Emily Pitts: Canaletto at the National Gallery
I recently went to see the Canaletto exhibition at The National Gallery, which proved a far more eye-opening experience than I’d expected. I went with vague memories of his Venice cityscapes as being slightly boring ….endless views of more or less the same thing. Whilst this exhibition centres on Venice, it is certainly not fair to say the paintings are boring. Taking some time to look at a city from various angles and in different lights made me look at London afresh on leaving the gallery. I found I was noticing more detail in the buildings, more rhythm in the skyline. Incidentally, it’s said that Renzo Piano designed The Shard – currently careering skywards a stone’s throw from our London office – based on Canaletto’s angular London paintings of church spires and tall ships. Whilst I’m not convinced by this design rationale, I’m sure the views from the building will provide new and challenging views of a city so many know so well. But, if you want to fall in love with London again this New Year without waiting for industrial architecture to bring it to you – visit Canaletto and His Rivals, showing until 16th January 2011.
Andrew Curry: Laura Marling, I Speak Because I Can
One of my disappointments this year was that Laura Marling didn’t win Britain’s Mercury Music Prize, given for the best record produced by a British artist that year. The judges were seemingly transfixed because last year’s winner – also a solo female artist – had slid back into obscurity afterwards, and cravenly gave the prize to the competent but unexciting The XX. To her credit, Marling seems unconcerned. But I want to be concerned on her behalf. I Speak Because I Can, her second record, is an extraordinary piece of work, steeped in the English folk tradition but sounding completely modern in a way which, say, Seth Lakeman can only dream of. Her songs tell rich stories, which are matched by melodies which are both tuneful and complex. The only other thing I heard this year which had as much depth was Gil Scott-Heron’s CD I’m New Here; but he’s been recording for 40 years and Laura Marling is barely 20.
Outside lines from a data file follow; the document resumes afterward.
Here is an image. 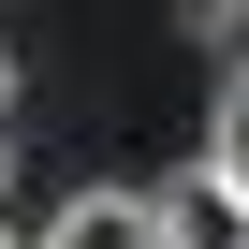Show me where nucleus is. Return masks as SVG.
<instances>
[{
  "label": "nucleus",
  "instance_id": "4",
  "mask_svg": "<svg viewBox=\"0 0 249 249\" xmlns=\"http://www.w3.org/2000/svg\"><path fill=\"white\" fill-rule=\"evenodd\" d=\"M191 15H205V30H220V44H249V0H191Z\"/></svg>",
  "mask_w": 249,
  "mask_h": 249
},
{
  "label": "nucleus",
  "instance_id": "3",
  "mask_svg": "<svg viewBox=\"0 0 249 249\" xmlns=\"http://www.w3.org/2000/svg\"><path fill=\"white\" fill-rule=\"evenodd\" d=\"M205 176H234L249 191V59L220 73V103H205Z\"/></svg>",
  "mask_w": 249,
  "mask_h": 249
},
{
  "label": "nucleus",
  "instance_id": "2",
  "mask_svg": "<svg viewBox=\"0 0 249 249\" xmlns=\"http://www.w3.org/2000/svg\"><path fill=\"white\" fill-rule=\"evenodd\" d=\"M30 249H161V220H147V191H73Z\"/></svg>",
  "mask_w": 249,
  "mask_h": 249
},
{
  "label": "nucleus",
  "instance_id": "5",
  "mask_svg": "<svg viewBox=\"0 0 249 249\" xmlns=\"http://www.w3.org/2000/svg\"><path fill=\"white\" fill-rule=\"evenodd\" d=\"M0 117H15V59H0Z\"/></svg>",
  "mask_w": 249,
  "mask_h": 249
},
{
  "label": "nucleus",
  "instance_id": "6",
  "mask_svg": "<svg viewBox=\"0 0 249 249\" xmlns=\"http://www.w3.org/2000/svg\"><path fill=\"white\" fill-rule=\"evenodd\" d=\"M0 249H15V205H0Z\"/></svg>",
  "mask_w": 249,
  "mask_h": 249
},
{
  "label": "nucleus",
  "instance_id": "1",
  "mask_svg": "<svg viewBox=\"0 0 249 249\" xmlns=\"http://www.w3.org/2000/svg\"><path fill=\"white\" fill-rule=\"evenodd\" d=\"M147 220H161V249H249V191H234V176H205V161H191V176H161V191H147Z\"/></svg>",
  "mask_w": 249,
  "mask_h": 249
}]
</instances>
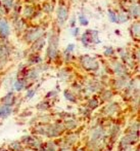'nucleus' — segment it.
Wrapping results in <instances>:
<instances>
[{
	"instance_id": "nucleus-1",
	"label": "nucleus",
	"mask_w": 140,
	"mask_h": 151,
	"mask_svg": "<svg viewBox=\"0 0 140 151\" xmlns=\"http://www.w3.org/2000/svg\"><path fill=\"white\" fill-rule=\"evenodd\" d=\"M68 10L65 9L63 6H59L58 9H57V19H58V22L60 25H63L65 23V21L68 20Z\"/></svg>"
},
{
	"instance_id": "nucleus-3",
	"label": "nucleus",
	"mask_w": 140,
	"mask_h": 151,
	"mask_svg": "<svg viewBox=\"0 0 140 151\" xmlns=\"http://www.w3.org/2000/svg\"><path fill=\"white\" fill-rule=\"evenodd\" d=\"M0 34L3 37H7L9 35V25L4 19H0Z\"/></svg>"
},
{
	"instance_id": "nucleus-10",
	"label": "nucleus",
	"mask_w": 140,
	"mask_h": 151,
	"mask_svg": "<svg viewBox=\"0 0 140 151\" xmlns=\"http://www.w3.org/2000/svg\"><path fill=\"white\" fill-rule=\"evenodd\" d=\"M133 29V33H136V36H139V24L137 23V24H134L132 27Z\"/></svg>"
},
{
	"instance_id": "nucleus-7",
	"label": "nucleus",
	"mask_w": 140,
	"mask_h": 151,
	"mask_svg": "<svg viewBox=\"0 0 140 151\" xmlns=\"http://www.w3.org/2000/svg\"><path fill=\"white\" fill-rule=\"evenodd\" d=\"M12 100H14V95H12V93H8V95L4 98V102H5L6 105H9V104H11Z\"/></svg>"
},
{
	"instance_id": "nucleus-5",
	"label": "nucleus",
	"mask_w": 140,
	"mask_h": 151,
	"mask_svg": "<svg viewBox=\"0 0 140 151\" xmlns=\"http://www.w3.org/2000/svg\"><path fill=\"white\" fill-rule=\"evenodd\" d=\"M10 112H11V110L8 106H4V107L0 108V116L1 117H5V116L9 115Z\"/></svg>"
},
{
	"instance_id": "nucleus-2",
	"label": "nucleus",
	"mask_w": 140,
	"mask_h": 151,
	"mask_svg": "<svg viewBox=\"0 0 140 151\" xmlns=\"http://www.w3.org/2000/svg\"><path fill=\"white\" fill-rule=\"evenodd\" d=\"M82 63H83V66L86 69H97V67H98L97 62L89 58V57H84Z\"/></svg>"
},
{
	"instance_id": "nucleus-8",
	"label": "nucleus",
	"mask_w": 140,
	"mask_h": 151,
	"mask_svg": "<svg viewBox=\"0 0 140 151\" xmlns=\"http://www.w3.org/2000/svg\"><path fill=\"white\" fill-rule=\"evenodd\" d=\"M132 14H133V16H136V17H138V14H139V7H138V5H133L132 6Z\"/></svg>"
},
{
	"instance_id": "nucleus-14",
	"label": "nucleus",
	"mask_w": 140,
	"mask_h": 151,
	"mask_svg": "<svg viewBox=\"0 0 140 151\" xmlns=\"http://www.w3.org/2000/svg\"><path fill=\"white\" fill-rule=\"evenodd\" d=\"M73 47H74V44H71V45L68 46V50H73Z\"/></svg>"
},
{
	"instance_id": "nucleus-11",
	"label": "nucleus",
	"mask_w": 140,
	"mask_h": 151,
	"mask_svg": "<svg viewBox=\"0 0 140 151\" xmlns=\"http://www.w3.org/2000/svg\"><path fill=\"white\" fill-rule=\"evenodd\" d=\"M14 88H16V91H21L24 88V83H23L22 81H16V84H14Z\"/></svg>"
},
{
	"instance_id": "nucleus-13",
	"label": "nucleus",
	"mask_w": 140,
	"mask_h": 151,
	"mask_svg": "<svg viewBox=\"0 0 140 151\" xmlns=\"http://www.w3.org/2000/svg\"><path fill=\"white\" fill-rule=\"evenodd\" d=\"M11 1L12 0H6V3H7V5H8V7H10V6H11Z\"/></svg>"
},
{
	"instance_id": "nucleus-9",
	"label": "nucleus",
	"mask_w": 140,
	"mask_h": 151,
	"mask_svg": "<svg viewBox=\"0 0 140 151\" xmlns=\"http://www.w3.org/2000/svg\"><path fill=\"white\" fill-rule=\"evenodd\" d=\"M79 21H80V23H81L82 25H88V20H87L86 18H85L84 16H82V14H80L79 16Z\"/></svg>"
},
{
	"instance_id": "nucleus-6",
	"label": "nucleus",
	"mask_w": 140,
	"mask_h": 151,
	"mask_svg": "<svg viewBox=\"0 0 140 151\" xmlns=\"http://www.w3.org/2000/svg\"><path fill=\"white\" fill-rule=\"evenodd\" d=\"M109 19H111V21L112 23H118L120 22V20H119L118 16H117L116 14H114V12H112V10H109Z\"/></svg>"
},
{
	"instance_id": "nucleus-12",
	"label": "nucleus",
	"mask_w": 140,
	"mask_h": 151,
	"mask_svg": "<svg viewBox=\"0 0 140 151\" xmlns=\"http://www.w3.org/2000/svg\"><path fill=\"white\" fill-rule=\"evenodd\" d=\"M28 12H29L30 14H31L32 12H33V8H32V7H27L26 10H25V14L27 16V14H28ZM30 14H29V16H30Z\"/></svg>"
},
{
	"instance_id": "nucleus-4",
	"label": "nucleus",
	"mask_w": 140,
	"mask_h": 151,
	"mask_svg": "<svg viewBox=\"0 0 140 151\" xmlns=\"http://www.w3.org/2000/svg\"><path fill=\"white\" fill-rule=\"evenodd\" d=\"M42 33H43V32L39 31V30H34V31L30 32V34L28 35V40H30V41H31V40H36L37 38H39L40 36L42 35Z\"/></svg>"
}]
</instances>
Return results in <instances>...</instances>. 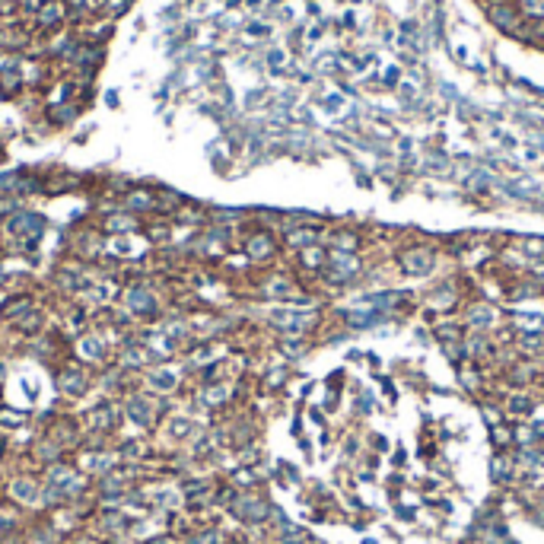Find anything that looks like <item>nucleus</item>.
<instances>
[{"mask_svg": "<svg viewBox=\"0 0 544 544\" xmlns=\"http://www.w3.org/2000/svg\"><path fill=\"white\" fill-rule=\"evenodd\" d=\"M491 19L500 26L503 32H516V26H519V10L509 6V4H493L491 6Z\"/></svg>", "mask_w": 544, "mask_h": 544, "instance_id": "nucleus-1", "label": "nucleus"}]
</instances>
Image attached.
Alex Steer: The State of Africa, by Martin Meredith
My holiday reading pick is Martin Meredith’s decidedly un-festive The State of Africa: A History of Fifty Years of Independence. Curiously, though perhaps tellingly, this book was published in the US as The Fate of Africa. It’s easy to read Meredith’s compelling narrative of the continent’s troubled half-century as a write-off rather than a write-up. It’s relentless in showing how bad African leadership, not just colonial mismanagement, led to disaster again and again. But this isn’t Afro-pessimism. The honest dissection of Africa’s failures shows how they might be overcome. If you want to understand Africa (and you should), start here.